Although tyre manufacturers in Russia show a certain readiness to invest in their facilities, there seems to be a backlog in high performance PC tyre production, Jens Ritter believes. In the recent past both Nokian and Michelin have to build new PC and light truck tyre factories in Russia to serve the domestic market, each producing about two million tyres annually. Amtel is currently implementing its second expansion phase in its state-of-the-art tyre factory in Kirov (a further two million units added), while Sibur is expanding the capacity in its Yaroslavl tyre factory by another one million for production of its new tyre brand Cordiant.
It should be remembered that, only last year, 8.2 million tyres had to be imported to meet domestic Russian demand, accounting for around a quarter of the Russian tyre market of 35 million passenger car tyres. According to Jens Ritter, the growing demand is partly caused by an increasing number of Russians who drive Western cars. On the streets of Moscow today there are almost as many Mercedes and BMWs stuck in the rush hour traffic jam as traditional Volgas and Ladas. The market expert from Harburg-Freudenberger reckons that the investment bottleneck is high, saying: “It is certainly some hundreds of millions of dollars.”
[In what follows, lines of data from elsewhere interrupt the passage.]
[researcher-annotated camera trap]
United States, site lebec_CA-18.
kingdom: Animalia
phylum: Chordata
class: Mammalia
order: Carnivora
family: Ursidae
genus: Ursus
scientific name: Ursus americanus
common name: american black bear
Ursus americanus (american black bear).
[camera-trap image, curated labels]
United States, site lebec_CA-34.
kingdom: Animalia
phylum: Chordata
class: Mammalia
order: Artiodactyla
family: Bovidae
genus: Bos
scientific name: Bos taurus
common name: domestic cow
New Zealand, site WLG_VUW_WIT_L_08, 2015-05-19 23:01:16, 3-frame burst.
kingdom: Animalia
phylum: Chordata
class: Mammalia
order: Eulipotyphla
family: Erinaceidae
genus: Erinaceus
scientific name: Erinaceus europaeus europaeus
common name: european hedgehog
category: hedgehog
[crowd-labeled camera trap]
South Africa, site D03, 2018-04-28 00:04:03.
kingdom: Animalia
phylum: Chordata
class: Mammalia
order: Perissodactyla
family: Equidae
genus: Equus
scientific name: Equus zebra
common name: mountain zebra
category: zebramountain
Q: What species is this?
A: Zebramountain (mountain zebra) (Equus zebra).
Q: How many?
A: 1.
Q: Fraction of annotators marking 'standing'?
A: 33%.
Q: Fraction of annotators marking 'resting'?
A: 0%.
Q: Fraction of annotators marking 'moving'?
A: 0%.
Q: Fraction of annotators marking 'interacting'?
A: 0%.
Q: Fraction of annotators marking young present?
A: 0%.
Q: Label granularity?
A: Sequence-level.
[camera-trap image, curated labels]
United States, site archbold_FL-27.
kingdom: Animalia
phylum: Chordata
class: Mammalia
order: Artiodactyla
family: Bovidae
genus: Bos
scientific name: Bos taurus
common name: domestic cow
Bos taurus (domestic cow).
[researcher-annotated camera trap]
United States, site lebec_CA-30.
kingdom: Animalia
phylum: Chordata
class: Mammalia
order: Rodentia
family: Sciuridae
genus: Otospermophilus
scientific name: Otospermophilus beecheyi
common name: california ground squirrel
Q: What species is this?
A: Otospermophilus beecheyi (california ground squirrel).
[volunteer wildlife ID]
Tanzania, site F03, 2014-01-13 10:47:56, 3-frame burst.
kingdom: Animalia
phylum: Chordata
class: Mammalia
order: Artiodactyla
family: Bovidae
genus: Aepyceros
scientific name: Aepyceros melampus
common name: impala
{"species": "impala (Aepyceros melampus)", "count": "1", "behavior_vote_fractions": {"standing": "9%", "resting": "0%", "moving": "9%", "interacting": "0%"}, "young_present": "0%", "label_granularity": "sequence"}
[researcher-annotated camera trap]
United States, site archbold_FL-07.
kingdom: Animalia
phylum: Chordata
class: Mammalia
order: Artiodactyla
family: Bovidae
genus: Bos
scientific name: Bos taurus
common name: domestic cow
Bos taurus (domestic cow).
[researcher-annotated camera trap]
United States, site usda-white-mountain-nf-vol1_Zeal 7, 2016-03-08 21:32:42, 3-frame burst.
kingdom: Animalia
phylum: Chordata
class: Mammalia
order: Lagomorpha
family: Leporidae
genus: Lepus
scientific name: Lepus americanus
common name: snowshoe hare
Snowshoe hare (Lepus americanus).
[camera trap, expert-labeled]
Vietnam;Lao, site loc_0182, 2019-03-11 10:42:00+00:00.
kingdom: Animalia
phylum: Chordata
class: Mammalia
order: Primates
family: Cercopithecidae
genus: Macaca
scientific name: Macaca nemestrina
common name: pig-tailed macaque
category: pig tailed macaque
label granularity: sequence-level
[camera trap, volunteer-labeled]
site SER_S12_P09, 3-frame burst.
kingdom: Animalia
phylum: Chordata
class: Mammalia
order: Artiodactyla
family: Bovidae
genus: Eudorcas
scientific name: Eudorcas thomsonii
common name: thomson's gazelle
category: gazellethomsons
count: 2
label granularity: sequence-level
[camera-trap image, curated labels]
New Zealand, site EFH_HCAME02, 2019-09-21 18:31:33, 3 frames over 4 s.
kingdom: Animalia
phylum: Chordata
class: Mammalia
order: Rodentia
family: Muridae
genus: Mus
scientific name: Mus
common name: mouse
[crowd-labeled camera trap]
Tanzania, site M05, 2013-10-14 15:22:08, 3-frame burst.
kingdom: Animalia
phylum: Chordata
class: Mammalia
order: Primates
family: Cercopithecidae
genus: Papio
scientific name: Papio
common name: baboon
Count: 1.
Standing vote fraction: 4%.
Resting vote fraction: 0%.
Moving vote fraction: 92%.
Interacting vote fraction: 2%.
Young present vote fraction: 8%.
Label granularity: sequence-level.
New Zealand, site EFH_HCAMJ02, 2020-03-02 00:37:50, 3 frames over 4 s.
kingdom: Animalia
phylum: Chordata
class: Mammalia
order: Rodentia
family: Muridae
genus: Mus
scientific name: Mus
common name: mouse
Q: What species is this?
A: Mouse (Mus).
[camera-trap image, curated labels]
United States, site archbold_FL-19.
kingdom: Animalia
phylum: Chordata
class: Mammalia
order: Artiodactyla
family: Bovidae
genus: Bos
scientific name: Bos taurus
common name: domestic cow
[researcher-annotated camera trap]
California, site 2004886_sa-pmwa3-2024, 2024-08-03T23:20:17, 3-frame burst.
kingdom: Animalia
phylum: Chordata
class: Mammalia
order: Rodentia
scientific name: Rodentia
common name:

However, investments are not only necessary for passenger car tyre production facilities, as experts also point to backlogs with truck tyres. To counter this, Nizhnekamskshina, for example, has announced that it will finally begin the construction of its 180 million dollar truck tyre factory. Talk during the Moscow Tires & Rubber show was that Pirelli would become Nizhnekamskshina’s joint venture partner. Both companies have already co-operated on several occasions. At Belshina in Belorussia big money is also being invested in truck tyre production. Most of the sums that are being invested are aimed at strongly increasing product quality over what was the norm in former Soviet times, Jens Ritter continues. “Russians prefer Western technology,” he says. However, Harburg-Freudenberger doesn’t sell tyre building machines for truck tyres. In general there is no significant competition for the market leader.
That there is an inequilibrium regarding investments in the Russian tyre factories is also confirmed by Matador Machinery from Slovakia. “Up till now nobody is investing in truck tyre production,” Karol Vanko says. The director of Matador Machinery still isn’t convinced that Nizhnekamskshina will actually start with the construction of its new factory. The Russian manufacturer has been talking about this investment now for a number of years, Mr Vanko points out.
However, he strongly recommends a policy of catching up on modernisation projects as soon as possible in order to prevent foreign competitors gaining market share with high-tech products. “I’m afraid it will be too late if we wait.” The Yaroslavl tyre factory (belonging to Sibur-Russian Tires) traditionally is the only one in Russia in which modern, all-steel belted radial truck tyres can be produced. On the Russian commercial tyre market Sibur-Russian Tires is the clear market leader with a market share of about 39.9 per cent (Sibur’s figure). With an increasingly improving road infrastructure in Russia and the growing need for road transportation, demand for modern truck tyres will increase. If there’s no domestic supply, then products will inevitably come from abroad. However, Karol Vanko understands the situation of the Russian tyre manufacturers in that first they have to absorb huge current economic and technological investments before they can embark on yet another big investment programme.